The SQL in a RDBMS provides the means to make changes to database records
3) Change data safely (SQL / DML + transactions).
The RDBMS supports INSERT, UPDATE, and DELETE and wraps these changes in transactions. Transactions preserve correctness through ACID behavior (atomicity, consistency, isolation, durability), using logging and recovery to keep the database consistent even after failures.

Has built-in security, as well as utilities to perform routine databse backups
4) Security, backup, and recovery.
An RDBMS authenticates users, authorizes actions (roles/privileges), and can audit access. It also includes backup and recovery utilities so data can be restored after user error, corruption, or hardware/software failure.

A feature rich RDBMS provides tools to generate invoices, payroll checks, financial reports, and other userful documents.
5) Support applications, reporting, and administration.
RDBMS products commonly ship with tools for administrators and developers (management consoles, import/export utilities, performance monitoring, job scheduling, and reporting integrations).

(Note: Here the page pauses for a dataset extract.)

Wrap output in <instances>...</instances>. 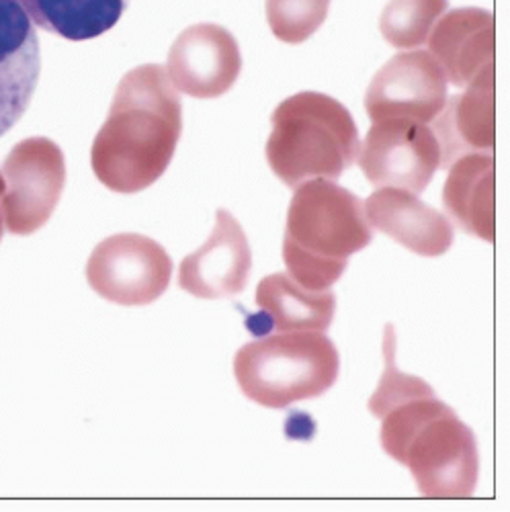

These tools do not replace SQL; they build on it.

Key RDBMS functions you should remember

When you are asked “What are the functions of an RDBMS?”, a strong, practical answer includes the following capabilities:
  1. Data storage and organization: store data in tables with defined datatypes and constraints.
  2. Query processing and optimization: parse SQL and execute it efficiently using indexes and statistics.
  3. Transaction management: commit/rollback and ACID reliability using logging and recovery.
  4. Concurrency control: support many users at once without corrupting data (locks/MVCC).
  5. Integrity enforcement: primary keys, foreign keys, UNIQUE, NOT NULL, and CHECK constraints.
  6. Security: authentication, authorization, and (often) auditing and encryption features.
  7. Backup and recovery: restore data to a consistent point in time after failures or mistakes.
  8. Metadata management: maintain a data dictionary that describes the schema and its rules.
  9. Data abstraction: allow users to work with logical structures while the engine manages physical storage details.

Data abstraction and application flexibility

One reason relational systems replaced earlier hierarchical and network systems is that they improved data abstraction and data independence. Applications can issue high-level SQL queries without hard-coding physical record navigation. As requirements change, the database can often be reorganized (indexes, storage layout, partitions, new views) with minimal impact on how users query the data.

This is why SQL and the RDBMS engine are treated as the “core” of most database applications: they provide a stable contract between evolving storage and evolving business questions.

RDBMS - Exercise

Before moving on to the next lesson, click the Exercise link below to check your knowledge of the functions of an RDBMS.
RDBMS - Exercise

[1]Data abstraction: The practice of presenting a simplified logical view of data while the DBMS manages the underlying physical storage and access methods.
[2]Data independence: The ability to change the database design at one level (physical or logical) without requiring changes at the next higher level that users and applications depend on.